To solve this expression step-by-step, we need to follow the order of operations (PEMDAS/BODMAS) which stands for Parentheses/Brackets, Exponents/Orders, Multiplication/Division, and Addition/Subtraction.
Let's simplify the expression:
Step 1: Multiply 1/2 by 4/3
To multiply fractions, we simply multiply the numerators (top numbers) together and the denominators (bottom numbers) together.
(1/2) x (4/3) = (1 x 4) / (2 x 3) = 4/6
Step 2: Divide 5/6 by 7/8
To divide fractions, we multiply the first fraction by the reciprocal of the second fraction.
(5/6) ÷ (7/8) = (5/6) x (8/7) = (5 x 8) / (6 x 7) = 40/42
Now, we have:
4/6 + 40/42
Step 3: Find a common denominator
To add or subtract fractions, we need to have a common denominator. In this case, we can use 6 as our common denominator.

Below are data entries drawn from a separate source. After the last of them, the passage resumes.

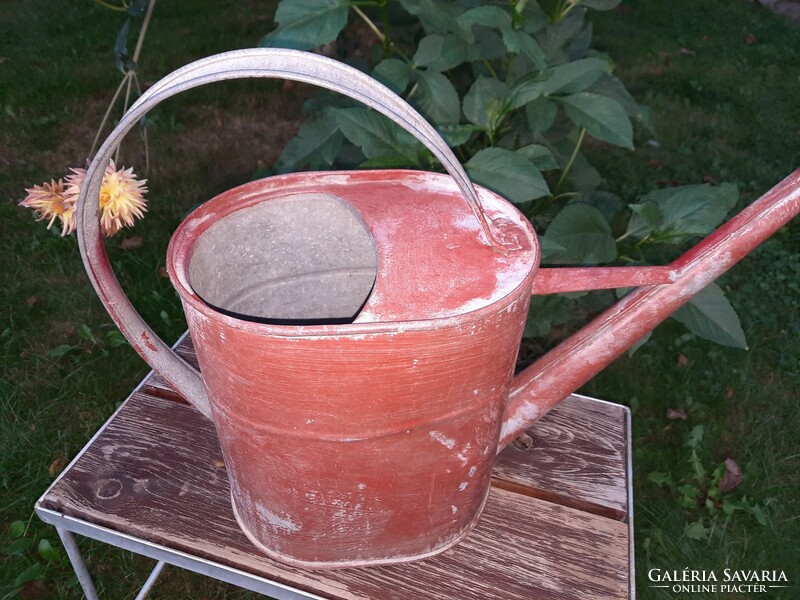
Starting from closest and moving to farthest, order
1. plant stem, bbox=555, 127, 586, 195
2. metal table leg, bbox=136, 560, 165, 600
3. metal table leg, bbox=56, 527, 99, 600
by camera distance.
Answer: metal table leg, bbox=56, 527, 99, 600, metal table leg, bbox=136, 560, 165, 600, plant stem, bbox=555, 127, 586, 195

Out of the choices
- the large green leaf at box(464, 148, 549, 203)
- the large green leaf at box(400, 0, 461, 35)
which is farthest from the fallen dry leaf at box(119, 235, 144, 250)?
the large green leaf at box(464, 148, 549, 203)

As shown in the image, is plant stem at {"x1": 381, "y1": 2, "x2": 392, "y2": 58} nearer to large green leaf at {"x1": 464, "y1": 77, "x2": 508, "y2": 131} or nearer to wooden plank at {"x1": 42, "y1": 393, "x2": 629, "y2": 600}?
large green leaf at {"x1": 464, "y1": 77, "x2": 508, "y2": 131}

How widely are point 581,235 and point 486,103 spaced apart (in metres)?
0.30

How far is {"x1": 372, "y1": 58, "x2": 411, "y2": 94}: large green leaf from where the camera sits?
136 centimetres

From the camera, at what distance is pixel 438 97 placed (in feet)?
4.50

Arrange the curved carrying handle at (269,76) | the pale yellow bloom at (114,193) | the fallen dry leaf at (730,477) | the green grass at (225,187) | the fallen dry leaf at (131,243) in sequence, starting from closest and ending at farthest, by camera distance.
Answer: the curved carrying handle at (269,76) < the pale yellow bloom at (114,193) < the green grass at (225,187) < the fallen dry leaf at (730,477) < the fallen dry leaf at (131,243)

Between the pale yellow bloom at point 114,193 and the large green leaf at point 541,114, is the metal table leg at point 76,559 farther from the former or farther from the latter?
the large green leaf at point 541,114

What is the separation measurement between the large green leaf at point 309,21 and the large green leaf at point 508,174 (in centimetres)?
33

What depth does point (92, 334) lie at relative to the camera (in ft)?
6.79

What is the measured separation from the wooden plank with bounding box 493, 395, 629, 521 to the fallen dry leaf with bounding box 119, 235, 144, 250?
5.18 ft

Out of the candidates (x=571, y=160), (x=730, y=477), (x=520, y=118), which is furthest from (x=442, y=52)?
(x=730, y=477)

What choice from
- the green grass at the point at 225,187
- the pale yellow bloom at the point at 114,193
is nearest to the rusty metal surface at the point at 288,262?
the pale yellow bloom at the point at 114,193

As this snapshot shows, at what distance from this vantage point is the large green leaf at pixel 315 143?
4.92ft

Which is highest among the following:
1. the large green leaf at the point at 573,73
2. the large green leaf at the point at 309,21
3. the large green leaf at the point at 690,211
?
the large green leaf at the point at 309,21
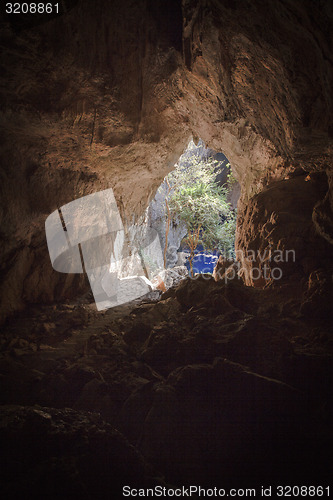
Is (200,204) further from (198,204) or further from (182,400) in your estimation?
(182,400)

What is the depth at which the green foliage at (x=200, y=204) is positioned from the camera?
1549cm

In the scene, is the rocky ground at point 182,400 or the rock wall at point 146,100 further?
the rock wall at point 146,100

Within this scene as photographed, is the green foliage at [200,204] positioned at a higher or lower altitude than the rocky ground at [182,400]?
higher

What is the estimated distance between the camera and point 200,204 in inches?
609

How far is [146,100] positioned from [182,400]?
4726 mm

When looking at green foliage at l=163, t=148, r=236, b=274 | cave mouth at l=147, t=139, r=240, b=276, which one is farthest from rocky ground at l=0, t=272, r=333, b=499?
green foliage at l=163, t=148, r=236, b=274

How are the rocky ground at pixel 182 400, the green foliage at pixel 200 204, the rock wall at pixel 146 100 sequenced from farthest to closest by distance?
the green foliage at pixel 200 204 < the rock wall at pixel 146 100 < the rocky ground at pixel 182 400

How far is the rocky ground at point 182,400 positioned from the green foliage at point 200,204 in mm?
12062

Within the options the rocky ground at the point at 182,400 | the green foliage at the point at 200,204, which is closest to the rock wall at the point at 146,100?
the rocky ground at the point at 182,400

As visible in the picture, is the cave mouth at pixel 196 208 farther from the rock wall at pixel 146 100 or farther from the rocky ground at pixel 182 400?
the rocky ground at pixel 182 400

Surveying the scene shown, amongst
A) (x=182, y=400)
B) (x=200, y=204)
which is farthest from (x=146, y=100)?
(x=200, y=204)

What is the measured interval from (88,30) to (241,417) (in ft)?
15.9

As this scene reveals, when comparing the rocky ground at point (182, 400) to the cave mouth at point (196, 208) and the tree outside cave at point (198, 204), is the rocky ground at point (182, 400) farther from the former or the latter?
the tree outside cave at point (198, 204)

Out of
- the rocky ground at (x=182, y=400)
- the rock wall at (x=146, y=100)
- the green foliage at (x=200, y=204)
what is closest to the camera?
the rocky ground at (x=182, y=400)
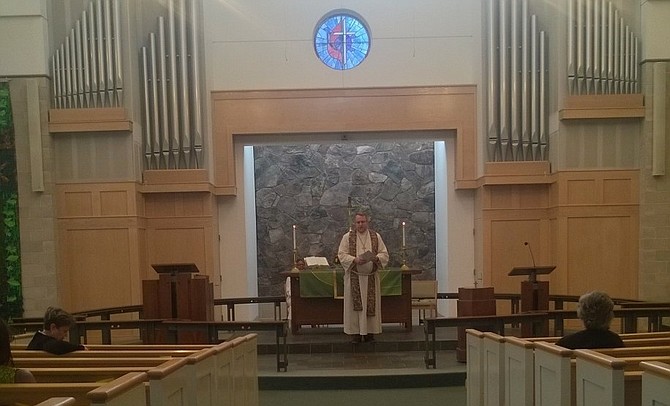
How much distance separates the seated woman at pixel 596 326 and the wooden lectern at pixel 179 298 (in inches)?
168

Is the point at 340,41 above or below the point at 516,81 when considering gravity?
above

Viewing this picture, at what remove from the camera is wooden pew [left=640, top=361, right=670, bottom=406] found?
6.33 ft

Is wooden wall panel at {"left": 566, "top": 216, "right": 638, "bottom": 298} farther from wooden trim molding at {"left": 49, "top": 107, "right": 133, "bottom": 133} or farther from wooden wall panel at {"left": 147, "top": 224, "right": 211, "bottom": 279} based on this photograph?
wooden trim molding at {"left": 49, "top": 107, "right": 133, "bottom": 133}

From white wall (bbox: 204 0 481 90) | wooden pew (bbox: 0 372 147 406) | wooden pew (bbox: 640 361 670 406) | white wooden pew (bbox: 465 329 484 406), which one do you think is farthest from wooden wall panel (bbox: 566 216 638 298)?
wooden pew (bbox: 0 372 147 406)

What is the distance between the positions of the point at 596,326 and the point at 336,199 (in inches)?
358

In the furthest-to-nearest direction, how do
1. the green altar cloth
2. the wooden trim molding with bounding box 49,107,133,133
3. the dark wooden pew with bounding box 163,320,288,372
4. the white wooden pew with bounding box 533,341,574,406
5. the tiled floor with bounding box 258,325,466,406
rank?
the wooden trim molding with bounding box 49,107,133,133 → the green altar cloth → the dark wooden pew with bounding box 163,320,288,372 → the tiled floor with bounding box 258,325,466,406 → the white wooden pew with bounding box 533,341,574,406

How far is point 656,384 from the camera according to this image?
78.4 inches

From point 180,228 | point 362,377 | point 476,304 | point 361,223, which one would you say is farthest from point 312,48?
point 362,377

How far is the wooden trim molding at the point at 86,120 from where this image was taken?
26.2ft

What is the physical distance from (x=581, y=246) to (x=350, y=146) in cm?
547

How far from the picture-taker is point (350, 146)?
12.2 meters

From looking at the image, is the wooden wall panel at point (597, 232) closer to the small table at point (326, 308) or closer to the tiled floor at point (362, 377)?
the small table at point (326, 308)

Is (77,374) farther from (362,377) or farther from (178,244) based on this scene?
(178,244)

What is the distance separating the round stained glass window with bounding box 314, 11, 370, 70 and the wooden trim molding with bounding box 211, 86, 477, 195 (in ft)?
1.81
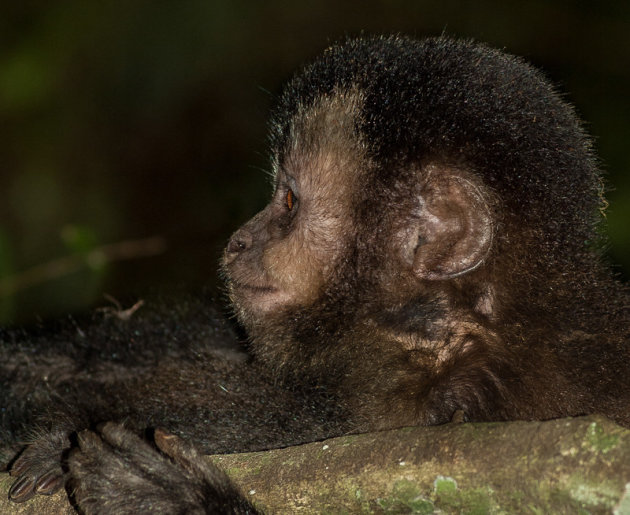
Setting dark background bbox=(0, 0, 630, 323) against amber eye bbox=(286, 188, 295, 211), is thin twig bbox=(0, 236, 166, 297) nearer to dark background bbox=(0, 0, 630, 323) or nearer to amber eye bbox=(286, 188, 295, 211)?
dark background bbox=(0, 0, 630, 323)

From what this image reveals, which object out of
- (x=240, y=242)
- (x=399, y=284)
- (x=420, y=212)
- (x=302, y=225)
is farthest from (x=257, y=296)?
(x=420, y=212)

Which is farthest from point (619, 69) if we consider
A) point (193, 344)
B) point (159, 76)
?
point (193, 344)

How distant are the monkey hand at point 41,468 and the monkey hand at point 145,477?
15 centimetres

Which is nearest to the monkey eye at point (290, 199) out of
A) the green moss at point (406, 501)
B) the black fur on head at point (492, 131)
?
the black fur on head at point (492, 131)

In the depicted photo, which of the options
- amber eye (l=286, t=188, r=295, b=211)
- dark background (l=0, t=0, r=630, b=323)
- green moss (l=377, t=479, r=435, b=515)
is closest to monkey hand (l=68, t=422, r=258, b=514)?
green moss (l=377, t=479, r=435, b=515)

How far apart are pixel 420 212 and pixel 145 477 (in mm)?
1500

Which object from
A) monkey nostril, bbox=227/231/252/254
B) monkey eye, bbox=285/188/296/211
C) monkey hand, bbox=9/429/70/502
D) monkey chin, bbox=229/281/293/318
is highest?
monkey eye, bbox=285/188/296/211

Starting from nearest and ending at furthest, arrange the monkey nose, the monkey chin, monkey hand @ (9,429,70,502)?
1. monkey hand @ (9,429,70,502)
2. the monkey chin
3. the monkey nose

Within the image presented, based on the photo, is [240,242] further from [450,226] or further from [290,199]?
[450,226]

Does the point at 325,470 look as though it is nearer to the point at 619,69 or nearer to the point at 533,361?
the point at 533,361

Step 4: Convert the fractions to have the same denominator
(4/6) = (4 x 1)/(6 x 1) = 4/6
(40/42) = (40 x 7)/(42 x 7) = 280/294
Now, we have:
4/6 + 280/294
Step 5: Add the fractions
To add fractions, we add the numerators together and keep the same denominator.
4/6 + 280/294 = (4/6) + (280/294) = (2/3) + (40/49)
Step 6: Find a common denominator again
We can use 3 as our common denominator.
Step 7: Convert the fractions to have the same denominator
(2/3) = (2 x 1)/(3 x 1) = 2/3
(40/49) = (40 x 3)/(49 x 3) = 120/147
Now, we have:
2/3 + 120/147
Step 8: Add the fractions
2/3 + 120/147 = (2/3) + (120/147) = (98/147) + (120/147)
Step 9: Simplify the fraction
98/147 + 120/147 = (98 + 120) / 147 = 218/147
The simplified expression is 218/147.